Beaucoup dans la ville ont des histoires similaires d’un pays déchiré par la guerre. Mais l’ambiance est aussi provocante.
Quelques heures à peine après l’attaque du missile dimanche, la musique montait juste en bas de la rue au HVLV, un lieu de rencontre “pré-fête”, où les hipsters fumaient des cigarettes roulées, feuilletaient des disques vinyles et partageaient des cocktails avec des soldats brûlés par le soleil.
Les hommes avaient participé à la retraite de Severodonetsk quelques jours plus tôt, mais s’apprêtaient à retourner à Lysychansk, une autre ville où les Russes poussent leur offensive du Donbass.
“Nous retournons prendre le Donbass”, a déclaré Serhii Filimonov, un soldat avec un tatouage “Victoire ou Valhalla” sur la poitrine.
Dans la synagogue centrale de Brodsky, Rita Korol et son mari Viktor Prister ont raconté avoir vécu la Seconde Guerre mondiale et l’invasion nazie, lorsque tous deux ont perdu des parents. De nombreux membres de leur synagogue ont également quitté Kyiv cette fois-ci, craignant l’armée de Poutine. Peu étaient revenus. Korol et Prister sont restés.
« C’est difficile à notre âge de partir », dit-elle. Se sentaient-ils en sécurité ? “Non.” Le couple n’a pas de bunker où se cacher. “Quand j’entends les sirènes, j’ai peur.”
Alors que de nombreuses marques étrangères ont fermé des magasins ou suspendu leurs activités, les entreprises locales montrent plus d’acier. L’épicerie casher à côté de la synagogue réussit toujours à vendre des produits importés des États-Unis et d’Israël. À l’intérieur du centre commercial Gulliver sur la route, qui est resté ouvert pendant l’invasion, le supermarché haut de gamme Silpo est approvisionné en fruits mûrs, viandes de choix et vins fins.
Piontkovskyy, l’analyste, est l’un des nombreux russophones de Kyiv qui tentent de passer à l’ukrainien, évitant la langue, la littérature et la musique des envahisseurs.

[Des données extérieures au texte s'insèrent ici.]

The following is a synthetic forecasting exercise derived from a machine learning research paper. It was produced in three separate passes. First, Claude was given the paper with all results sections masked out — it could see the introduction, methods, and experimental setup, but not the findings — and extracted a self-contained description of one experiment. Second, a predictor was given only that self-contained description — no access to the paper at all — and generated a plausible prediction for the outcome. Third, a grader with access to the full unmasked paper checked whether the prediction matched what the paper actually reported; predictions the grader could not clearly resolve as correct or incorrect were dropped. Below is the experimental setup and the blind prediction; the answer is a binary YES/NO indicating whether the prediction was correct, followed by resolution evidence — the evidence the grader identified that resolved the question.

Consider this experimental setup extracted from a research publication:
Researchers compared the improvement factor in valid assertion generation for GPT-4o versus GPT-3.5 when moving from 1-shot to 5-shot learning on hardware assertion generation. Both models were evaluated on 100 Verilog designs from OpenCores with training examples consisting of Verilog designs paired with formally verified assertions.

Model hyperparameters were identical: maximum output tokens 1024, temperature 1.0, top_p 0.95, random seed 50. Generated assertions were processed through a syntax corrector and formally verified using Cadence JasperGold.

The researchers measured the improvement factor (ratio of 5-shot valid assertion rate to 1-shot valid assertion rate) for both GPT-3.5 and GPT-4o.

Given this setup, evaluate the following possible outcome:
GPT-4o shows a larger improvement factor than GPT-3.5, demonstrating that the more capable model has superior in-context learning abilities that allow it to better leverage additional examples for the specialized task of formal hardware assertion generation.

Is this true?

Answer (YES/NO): NO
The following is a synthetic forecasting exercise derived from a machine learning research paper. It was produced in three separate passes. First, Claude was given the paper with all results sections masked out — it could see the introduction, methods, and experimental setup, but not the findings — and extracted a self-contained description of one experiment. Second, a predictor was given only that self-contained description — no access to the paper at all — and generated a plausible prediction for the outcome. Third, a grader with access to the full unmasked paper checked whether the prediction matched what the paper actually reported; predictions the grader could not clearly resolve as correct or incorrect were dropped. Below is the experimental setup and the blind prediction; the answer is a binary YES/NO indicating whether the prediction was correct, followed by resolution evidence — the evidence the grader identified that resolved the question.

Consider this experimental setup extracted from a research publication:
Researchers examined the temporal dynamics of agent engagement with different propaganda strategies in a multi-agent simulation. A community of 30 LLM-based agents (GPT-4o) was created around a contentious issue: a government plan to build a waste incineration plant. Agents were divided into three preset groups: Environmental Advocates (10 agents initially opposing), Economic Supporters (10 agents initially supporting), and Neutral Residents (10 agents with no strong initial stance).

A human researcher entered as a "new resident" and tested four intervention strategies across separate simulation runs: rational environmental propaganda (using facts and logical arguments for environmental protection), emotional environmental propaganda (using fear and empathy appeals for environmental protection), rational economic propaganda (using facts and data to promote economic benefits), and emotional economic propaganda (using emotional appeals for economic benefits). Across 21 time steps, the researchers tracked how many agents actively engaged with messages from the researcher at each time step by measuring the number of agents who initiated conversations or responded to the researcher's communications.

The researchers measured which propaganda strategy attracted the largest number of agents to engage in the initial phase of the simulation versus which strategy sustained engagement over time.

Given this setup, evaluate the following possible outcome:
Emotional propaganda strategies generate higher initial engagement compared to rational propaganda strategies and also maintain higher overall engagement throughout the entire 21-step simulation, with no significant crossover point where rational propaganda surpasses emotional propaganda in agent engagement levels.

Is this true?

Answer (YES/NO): NO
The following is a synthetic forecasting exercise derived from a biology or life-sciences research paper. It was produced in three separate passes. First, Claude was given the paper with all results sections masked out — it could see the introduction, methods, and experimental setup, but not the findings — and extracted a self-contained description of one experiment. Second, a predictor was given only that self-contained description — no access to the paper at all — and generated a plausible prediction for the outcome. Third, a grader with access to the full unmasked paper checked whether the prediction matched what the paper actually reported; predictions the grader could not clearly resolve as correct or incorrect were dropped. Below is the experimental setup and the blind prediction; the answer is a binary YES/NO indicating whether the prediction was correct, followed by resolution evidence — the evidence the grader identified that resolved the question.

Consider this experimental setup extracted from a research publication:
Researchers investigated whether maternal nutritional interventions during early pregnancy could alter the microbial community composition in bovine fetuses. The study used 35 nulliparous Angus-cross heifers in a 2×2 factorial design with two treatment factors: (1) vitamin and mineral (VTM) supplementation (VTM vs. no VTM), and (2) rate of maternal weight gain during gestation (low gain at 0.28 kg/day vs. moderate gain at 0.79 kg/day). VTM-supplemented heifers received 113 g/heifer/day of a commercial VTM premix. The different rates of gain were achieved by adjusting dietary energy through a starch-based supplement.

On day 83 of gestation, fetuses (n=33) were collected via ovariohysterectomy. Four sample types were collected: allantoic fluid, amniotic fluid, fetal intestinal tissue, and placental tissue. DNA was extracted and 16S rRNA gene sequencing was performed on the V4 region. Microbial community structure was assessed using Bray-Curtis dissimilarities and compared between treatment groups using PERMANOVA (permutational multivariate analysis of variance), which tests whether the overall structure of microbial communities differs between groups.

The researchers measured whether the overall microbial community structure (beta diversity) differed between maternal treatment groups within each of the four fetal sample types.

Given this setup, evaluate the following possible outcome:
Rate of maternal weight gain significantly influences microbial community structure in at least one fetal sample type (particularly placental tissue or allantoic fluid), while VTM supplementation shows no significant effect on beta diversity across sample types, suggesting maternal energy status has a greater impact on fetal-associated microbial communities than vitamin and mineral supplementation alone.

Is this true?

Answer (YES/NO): NO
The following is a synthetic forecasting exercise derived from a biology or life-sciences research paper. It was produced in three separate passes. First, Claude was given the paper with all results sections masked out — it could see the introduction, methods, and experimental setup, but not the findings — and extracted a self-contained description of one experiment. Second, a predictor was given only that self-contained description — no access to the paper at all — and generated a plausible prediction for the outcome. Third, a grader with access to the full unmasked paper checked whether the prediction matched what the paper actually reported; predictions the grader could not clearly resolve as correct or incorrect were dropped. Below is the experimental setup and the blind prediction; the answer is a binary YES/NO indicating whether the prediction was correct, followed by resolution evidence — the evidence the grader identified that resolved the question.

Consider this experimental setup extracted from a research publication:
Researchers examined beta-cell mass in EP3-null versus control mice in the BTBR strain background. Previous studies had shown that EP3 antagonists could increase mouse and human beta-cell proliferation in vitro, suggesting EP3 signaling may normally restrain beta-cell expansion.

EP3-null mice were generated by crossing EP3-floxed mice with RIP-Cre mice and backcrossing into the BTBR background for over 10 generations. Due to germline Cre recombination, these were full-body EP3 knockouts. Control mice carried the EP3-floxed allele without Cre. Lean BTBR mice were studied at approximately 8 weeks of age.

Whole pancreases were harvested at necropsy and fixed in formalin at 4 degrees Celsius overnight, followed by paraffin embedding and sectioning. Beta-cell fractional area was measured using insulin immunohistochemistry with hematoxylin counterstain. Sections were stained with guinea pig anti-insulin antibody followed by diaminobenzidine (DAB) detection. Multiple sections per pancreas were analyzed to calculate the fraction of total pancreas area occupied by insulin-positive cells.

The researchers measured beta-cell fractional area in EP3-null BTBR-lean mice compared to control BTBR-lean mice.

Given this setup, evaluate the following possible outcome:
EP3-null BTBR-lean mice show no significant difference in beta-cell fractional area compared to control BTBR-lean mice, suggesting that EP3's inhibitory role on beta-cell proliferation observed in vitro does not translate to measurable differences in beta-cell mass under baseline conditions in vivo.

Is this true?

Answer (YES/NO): YES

C’est un autre ajustement d’identité pour des personnes qui n’ont jamais cru que la Russie constituait une menace.
Vasylieva, la photographe, dit qu’elle reprend maintenant ses affaires en prenant des photos de Kyivans qui reviennent brièvement pour une dernière visite dans leur ville.
Elle s’est brouillée avec son père qui soutient la Russie en Crimée annexée, qui nie les nouvelles d’atrocités et de tirs de missiles russes. Mais l’état mental de sa fille, pas celui de son père, est sa priorité.
« Je ne veux pas qu’elle voie quelque chose d’horrible », dit-elle. “Son état psychologique dépend de moi.”